A new spark


Jason Huber

Coming in as a freshman can be a daunting task for many players. App State freshman guard Ronshad Shabazz, on the other hand, has embraced the task and given a spark to the Mountaineers that the team has been lacking.

Shabazz has been playing senior-like minutes, averaging 24.3 minutes a game while putting up 11.0 points and 3.7 rebounds a game.

“I didn’t expect to be getting a lot of touches, but I’m thankful for my teammates for believing in me,” Shabazz said.

One of the focal points in Shabazz’s growth was transferring high schools after his junior year. A Raleigh native, Shabazz averaged 25 points a game, finishing second in the state of North Carolina at Knightdale High School during his junior year. He transferred to national powerhouse Huntington Prep as a senior, which he says helped him prepare for the collegiate level.

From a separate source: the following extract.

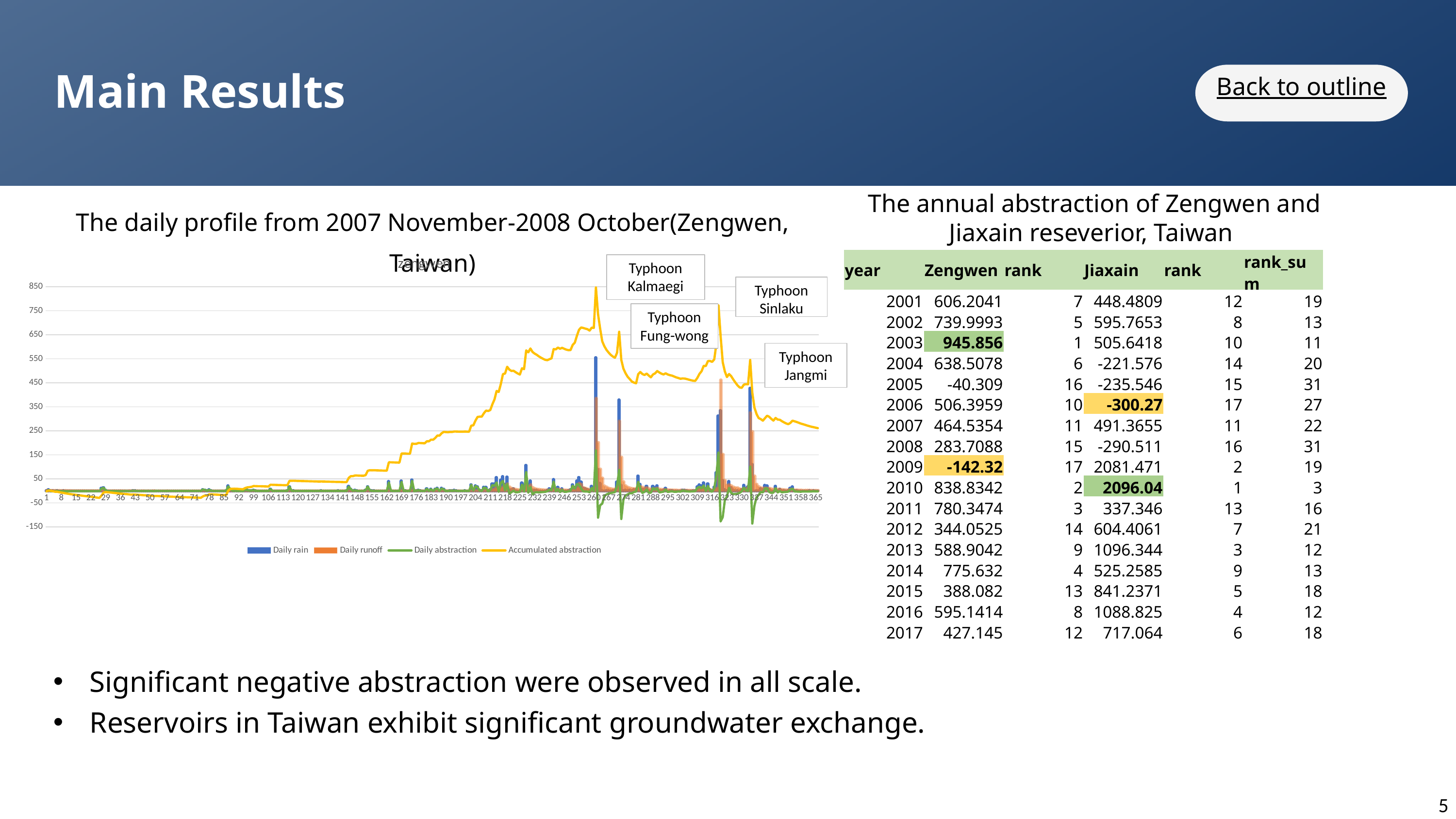
In the daily profile chart, is the largest Daily rain value greater or less than 450? greater What are the four series listed in the legend of the daily profile chart? Daily rain, Daily runoff, Daily abstraction, Accumulated abstraction What is the highest tick value shown on the y axis of the daily profile chart? 850 In the daily profile chart, is the Accumulated abstraction value at day 365 greater or less than 150? greater In the daily profile chart, is the lowest value of Daily abstraction greater or less than -50? less In the daily profile chart, which series reaches the highest value on the y axis? Accumulated abstraction How many typhoons are annotated on the daily profile chart? 4 How many series does the legend of the daily profile chart list? 4 In the daily profile chart, does Accumulated abstraction rise or fall between day 150 and day 250? rise In the daily profile chart, which series is drawn in yellow? Accumulated abstraction In the daily profile chart, is the Accumulated abstraction value larger at day 100 or at day 300? day 300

“Knightdale wasn’t helping me get ready to the point where I am at now,” Shabazz said. “I moved high schools to help me become a better college player. It was a prep school so it helped me grow more as a player and person.”

Shabazz was rated a three star recruit coming out of college, and App State head coach Jim Fox saw potential for Shabazz to become a future leader for the Mountaineer program.

“While recruiting him and getting to know him and his family, we saw someone with a tireless work ethic who wants to be great, and that’s why I always had confidence knowing he can be a great player for us,” Fox said.

As a left hander, Shabazz has a unique skill that is hard for defenders to guard. Senior guard Frank Eaves, App’s leading scorer, says having that type of skillset on the court gives him a boost that not all players are fortunate to have in their repertoire.

Photo by Chris Deverell.
Photo by Chris Deverell.

“He just puts pressure on others,” Eaves said. “He can shoot the three or he can drive the hoop. You don’t know where he will go because he can perform at all those levels. It makes it very tough on guys defending him.”

With key guards on the team like Eaves and Chris Burgess graduating after this season, Shabazz is trying to take in all the information he can learn from them.

“They help guide me when things are going my way and when things aren’t going my way,” Shabazz said. “They help pick me up and keep my head up during games.”

Still only a freshman, Fox sees someone that will be the leader and future of this team for the next couple of years.

“I have no doubt in my mind that he will be the leader of this team,” Fox said. “He is tremendously talented but I think I have been most impressed with his maturity, his leadership, the way he talks to guys and his teammates and the way he is not afraid to be a leader as freshman has been really impressive.”

Coming to App was an easy decision for Shabazz. He turned down offers from Bowling Green, Buffalo, Delaware and many other Division I schools. Being from North Carolina and getting to know the Mountaineer coaching staff, he felt Boone would be the best place for him.

“Mostly what brought me here was the coaching staff,” Shabazz said. “All of them showed love, and at the end of the day that what matters to me, my relationship with the coaches and teammates.”

With Eaves getting a lot of the attention this season, he thinks a lot of his game is helped from Shabazz being such a good playmaker on the court.

“He is very capable of getting to the hoop when teams try to guard me or Chris and he can step up and make plays,” Eaves said.

Consistency has been something Shabazz has had to work through, but with a career-high of 29 points already this season and averaging 17.8 points a game on 60 percent shooting over the last seven games, the potential is there.

“There have been some inconsistencies, but he is a sponge and works really hard and listens very well,” Fox said. “That is why he is going to be a great player.”

Being a left hander, it can be hard to look up to any player in the NBA, but current left handers are the ones that Shabazz follows the most to help his game.

“It’s hard to look at a lot of NBA players since a lot are right handed, but I like James Harden, he gets buckets,” Shabazz said. “Ginobilli is a good left hander also. I look off of them and try to compare my game to them.”

While Shabazz said the season can be tough with a lot of losses stacking up, he still has the mindset that the Sun Belt tournament in Louisiana is in reach.

“Our main goal is New Orleans,” Shabazz said. “We have to take one day at a time.”

The Mountaineers have a huge bright spot with Shabazz coming in this season, and if his recent play is any indication, it only looks to be getting brighter.